__ACTION ITEM 1__.
In the page about the SEAL Team 6 parachute accident, where did the training accident take place?
__ACTION ITEM 2__.
Write what comes next in the page about the SEAL Team 6 parachute accident, picking up right after its last sentence.

__TEXT PASSAGE__.
= = =
Member of SEAL Team 6 killed, another SEAL injured in parachute accident

NBC News – by Jim MIklaszweski and Courtney Kube

A  Navy SEAL from the elite SEAL TEAM 6 was killed and another SEAL injured Thursday night during a parachute training accident in Marana, Arizona, the military said. Details of the accident are not immediately available.

One SEAL was pronounced dead on arrival at the University of Arizona Hospital. The second remains hospitalized in stable condition.  

Members of SEAL TEAM 6 carried out the raid that killed Osama Bin Laden. All SEAL  teams receive extensive parachute training, which is often required for hostage rescue or anti-terrorist operations.

The names of the two SEALS involved in the fatal training mishap have not been released pending notification of next of kin.

21 thoughts on “Member of SEAL Team 6 killed, another SEAL injured in parachute accident

  1. Members of SEAL TEAM 6 [supposedly] carried out the raid that [some claim] killed Osama Bin Laden.

    There. Fixed it for you.

          1. Maynard Krebs! Thats him Millard!
            What would I do without these youngsters teaching me “abstract history?” A man might think I was born in 1984!
            Hell I was already discharged, married and had three kids by then.
= = =
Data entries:

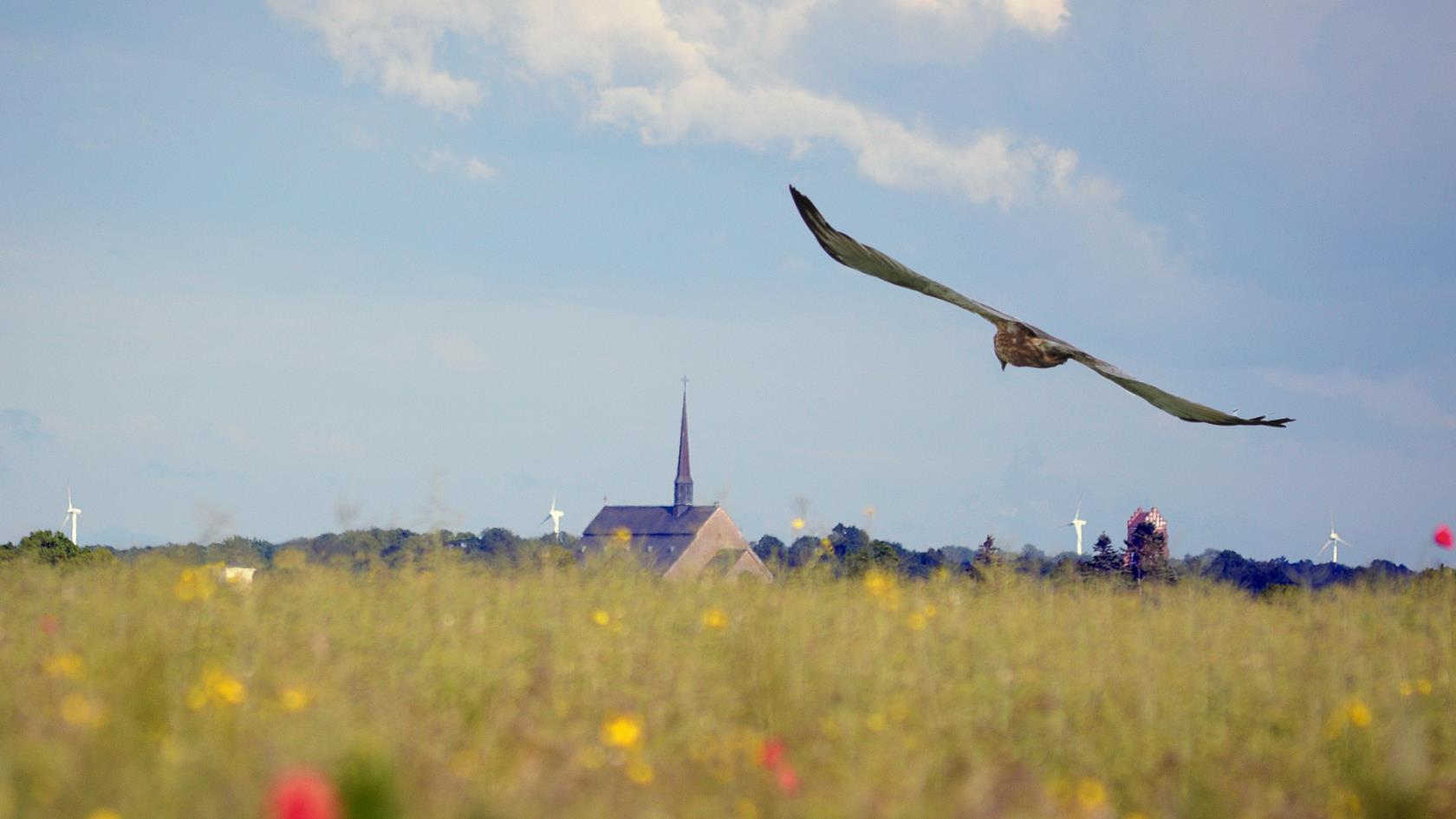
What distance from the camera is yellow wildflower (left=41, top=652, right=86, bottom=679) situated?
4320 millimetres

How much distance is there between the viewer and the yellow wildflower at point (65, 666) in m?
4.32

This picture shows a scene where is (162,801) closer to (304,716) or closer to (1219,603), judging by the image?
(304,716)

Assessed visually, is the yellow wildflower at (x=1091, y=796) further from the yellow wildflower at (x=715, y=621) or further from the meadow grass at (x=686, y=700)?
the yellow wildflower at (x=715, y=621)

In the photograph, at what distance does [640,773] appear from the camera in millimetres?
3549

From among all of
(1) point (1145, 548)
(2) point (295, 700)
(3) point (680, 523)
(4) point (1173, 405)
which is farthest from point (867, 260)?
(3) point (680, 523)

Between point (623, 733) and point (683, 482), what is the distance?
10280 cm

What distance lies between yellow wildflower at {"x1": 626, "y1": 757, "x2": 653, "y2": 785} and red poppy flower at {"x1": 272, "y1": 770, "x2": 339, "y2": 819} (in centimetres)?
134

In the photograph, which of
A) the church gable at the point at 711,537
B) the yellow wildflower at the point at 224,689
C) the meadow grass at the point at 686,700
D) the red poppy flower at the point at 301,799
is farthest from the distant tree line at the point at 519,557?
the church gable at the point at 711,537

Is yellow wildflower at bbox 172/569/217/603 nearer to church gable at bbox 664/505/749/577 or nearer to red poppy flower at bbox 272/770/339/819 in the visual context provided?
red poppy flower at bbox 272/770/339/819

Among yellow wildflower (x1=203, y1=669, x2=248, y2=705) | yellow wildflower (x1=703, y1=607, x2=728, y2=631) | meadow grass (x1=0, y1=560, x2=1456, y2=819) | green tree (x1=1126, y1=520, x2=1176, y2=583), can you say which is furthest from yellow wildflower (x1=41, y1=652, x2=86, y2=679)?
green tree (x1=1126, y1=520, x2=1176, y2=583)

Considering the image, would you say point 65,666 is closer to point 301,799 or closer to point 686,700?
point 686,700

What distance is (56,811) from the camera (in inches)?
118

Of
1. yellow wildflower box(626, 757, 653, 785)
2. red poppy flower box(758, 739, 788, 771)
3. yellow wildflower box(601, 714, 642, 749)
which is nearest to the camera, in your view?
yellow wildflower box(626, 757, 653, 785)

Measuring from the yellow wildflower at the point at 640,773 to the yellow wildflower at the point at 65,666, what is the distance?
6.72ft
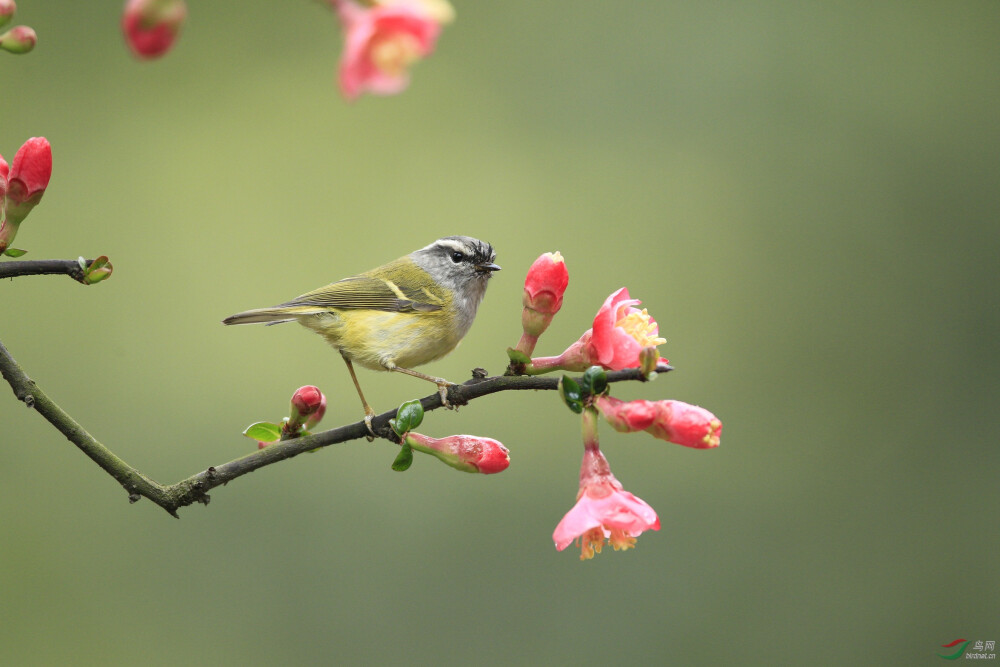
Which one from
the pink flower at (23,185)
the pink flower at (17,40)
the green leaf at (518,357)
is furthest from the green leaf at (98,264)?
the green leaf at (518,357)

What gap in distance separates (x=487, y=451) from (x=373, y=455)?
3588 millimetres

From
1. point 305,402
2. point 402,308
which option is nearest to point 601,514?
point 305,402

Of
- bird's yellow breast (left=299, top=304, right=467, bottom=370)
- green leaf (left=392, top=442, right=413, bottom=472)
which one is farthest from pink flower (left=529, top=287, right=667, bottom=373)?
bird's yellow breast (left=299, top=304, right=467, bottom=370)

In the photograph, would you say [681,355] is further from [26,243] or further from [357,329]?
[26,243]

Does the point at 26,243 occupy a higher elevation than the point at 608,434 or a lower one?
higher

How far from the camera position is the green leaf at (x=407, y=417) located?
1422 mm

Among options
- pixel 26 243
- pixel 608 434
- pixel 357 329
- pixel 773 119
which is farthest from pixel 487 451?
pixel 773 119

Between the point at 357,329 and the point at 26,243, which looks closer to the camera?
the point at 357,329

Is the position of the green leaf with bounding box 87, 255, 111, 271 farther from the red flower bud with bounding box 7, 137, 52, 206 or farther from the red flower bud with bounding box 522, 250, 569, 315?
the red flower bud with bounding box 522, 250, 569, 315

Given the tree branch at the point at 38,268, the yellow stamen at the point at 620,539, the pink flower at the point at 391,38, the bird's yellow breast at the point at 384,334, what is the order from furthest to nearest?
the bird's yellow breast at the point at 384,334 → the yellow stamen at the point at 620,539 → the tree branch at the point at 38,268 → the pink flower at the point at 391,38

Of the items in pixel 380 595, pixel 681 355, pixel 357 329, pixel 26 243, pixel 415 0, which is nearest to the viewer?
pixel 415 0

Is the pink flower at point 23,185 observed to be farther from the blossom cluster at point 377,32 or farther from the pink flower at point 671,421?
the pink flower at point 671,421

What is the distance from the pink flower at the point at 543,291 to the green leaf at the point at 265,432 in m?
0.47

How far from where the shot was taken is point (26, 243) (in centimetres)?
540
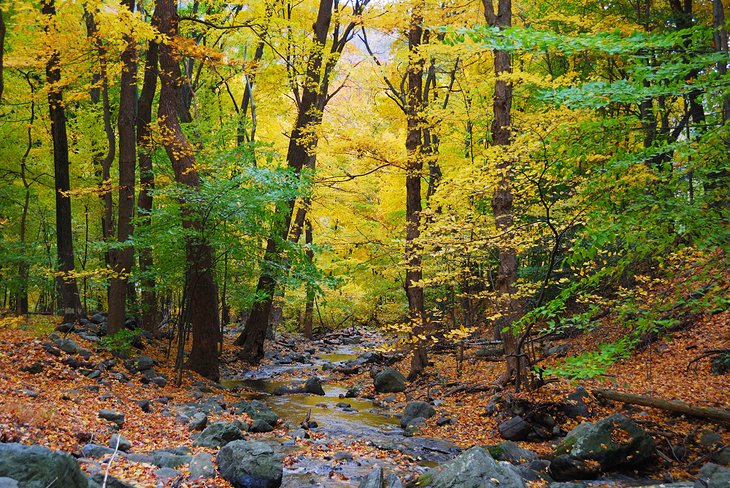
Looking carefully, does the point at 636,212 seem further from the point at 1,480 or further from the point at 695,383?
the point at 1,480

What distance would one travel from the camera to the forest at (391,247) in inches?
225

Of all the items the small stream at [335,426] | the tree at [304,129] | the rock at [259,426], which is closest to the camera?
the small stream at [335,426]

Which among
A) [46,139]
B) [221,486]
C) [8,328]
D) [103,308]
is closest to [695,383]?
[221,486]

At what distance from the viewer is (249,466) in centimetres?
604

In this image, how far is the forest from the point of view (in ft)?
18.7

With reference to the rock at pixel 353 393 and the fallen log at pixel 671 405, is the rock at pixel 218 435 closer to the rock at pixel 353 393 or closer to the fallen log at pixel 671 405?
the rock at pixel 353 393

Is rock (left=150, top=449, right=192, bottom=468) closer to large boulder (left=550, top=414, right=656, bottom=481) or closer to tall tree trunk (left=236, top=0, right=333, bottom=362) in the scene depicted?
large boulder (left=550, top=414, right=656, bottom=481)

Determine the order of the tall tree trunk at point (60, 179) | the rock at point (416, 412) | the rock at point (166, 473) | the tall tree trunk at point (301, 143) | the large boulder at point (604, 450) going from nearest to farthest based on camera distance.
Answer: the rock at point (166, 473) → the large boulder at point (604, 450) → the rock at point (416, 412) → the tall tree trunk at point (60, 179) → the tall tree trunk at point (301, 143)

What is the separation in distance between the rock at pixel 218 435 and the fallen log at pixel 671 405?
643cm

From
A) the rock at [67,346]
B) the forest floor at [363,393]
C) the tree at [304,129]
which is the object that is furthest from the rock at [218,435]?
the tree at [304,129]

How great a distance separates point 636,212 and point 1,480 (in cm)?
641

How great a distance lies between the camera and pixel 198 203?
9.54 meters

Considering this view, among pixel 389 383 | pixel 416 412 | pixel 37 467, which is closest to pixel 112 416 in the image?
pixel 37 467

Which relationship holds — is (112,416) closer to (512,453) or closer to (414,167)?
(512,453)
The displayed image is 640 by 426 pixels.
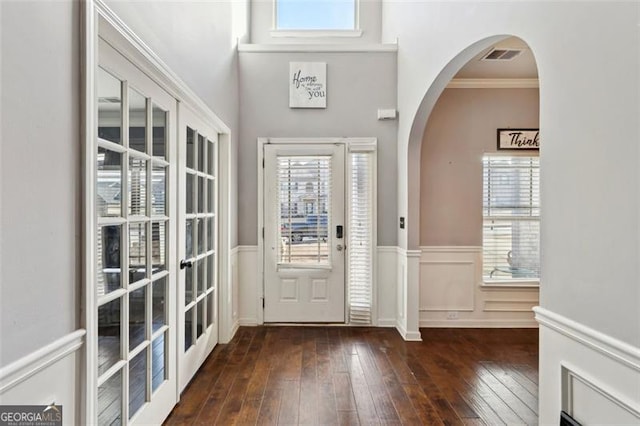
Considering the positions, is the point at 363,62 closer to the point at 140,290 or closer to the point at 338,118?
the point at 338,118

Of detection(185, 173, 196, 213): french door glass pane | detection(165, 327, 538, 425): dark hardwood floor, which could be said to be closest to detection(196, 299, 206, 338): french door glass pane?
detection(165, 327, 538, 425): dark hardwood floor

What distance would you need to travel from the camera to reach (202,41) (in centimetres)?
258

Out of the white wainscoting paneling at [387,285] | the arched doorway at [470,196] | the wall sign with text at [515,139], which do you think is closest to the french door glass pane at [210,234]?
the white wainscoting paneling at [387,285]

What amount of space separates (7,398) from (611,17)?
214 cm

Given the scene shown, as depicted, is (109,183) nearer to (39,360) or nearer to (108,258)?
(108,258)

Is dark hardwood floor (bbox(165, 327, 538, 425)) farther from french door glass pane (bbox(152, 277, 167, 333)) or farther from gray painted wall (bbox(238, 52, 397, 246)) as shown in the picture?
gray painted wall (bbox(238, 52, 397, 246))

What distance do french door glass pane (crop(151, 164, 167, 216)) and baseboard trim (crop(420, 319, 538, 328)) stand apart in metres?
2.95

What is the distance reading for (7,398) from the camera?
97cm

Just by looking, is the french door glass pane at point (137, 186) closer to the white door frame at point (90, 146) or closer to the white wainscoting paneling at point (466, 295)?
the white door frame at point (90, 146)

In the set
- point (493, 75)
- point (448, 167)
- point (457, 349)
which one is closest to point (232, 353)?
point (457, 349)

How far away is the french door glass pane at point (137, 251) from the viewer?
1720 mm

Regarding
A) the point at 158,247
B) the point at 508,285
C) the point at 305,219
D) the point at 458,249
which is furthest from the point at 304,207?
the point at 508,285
= = =
__WRITTEN ANSWER 1__.
Marana, Arizona.

__WRITTEN ANSWER 2__.
            But I do thank these younkers for their history lessons, it helps me fight off the symptoms of Alzheimer’s!

          2. That was Maynard G. Krebs, rhumstruck.

            The Many Loves of Dobie Gillis – ’59 – ’63.

            Loved that show.

          1. I knew that minor omission would pull a few more dinosaurs out of the shadows! 🙂

          2. Frank Faylen (Ernie the cab driver in “It’s a Wonderful Life”, one of my favorite movies) played his dad in the series. He was one of my favorite old-school character actors. 🙂

          3. I’ve always assumed that’s where he got those two names from. NOT a coincidence, methinks.

  2. He should have packed his own shoot.

    Factoid: More “Doughboys” of WW1 died of parachute failure than enemy fire. What if the gov wanted to get rid of certain people because of their political leanings or whatever. Their chutes get folded wrong and See Ya.

    1. Factoid: it was WW2 junior. In WW1 not even pilots had parachutes.
      I realize the Indoctrination Centers no longer teach history, but give me a break!

      1. Yes Rhumstruck, it’s very well apparent the lack of knowledge these history-revisionists try to get away with these days. I enjoy watching you bitch slap ’em upside the head:)

  3. These mythical supermen of USA and UK couldn’t catch Mladic for 16 years. He finally turned himself in for reasons political, no doubt.

    They did catch up with him a couple of times, though.
    A really good movie, if you’re a Serb.
    The Brit SAS were quite appreciative of Mladic’s guards.
    The one or two who survived these (real life) encounters.

    This whole world is full of shit.

  4. Thanks for the correction. Let me identify the indoctrination center that taught me this urban legend.

    In the mid 1980s I was casting for an acting job for an inventor of talking life-like manikans to be sold to Disney World.

    The manikan I would perform a monologue for was described by the owner as a WW1 Doughboy. He told me they got that name because of the way they bounced like dough when their chutes failed.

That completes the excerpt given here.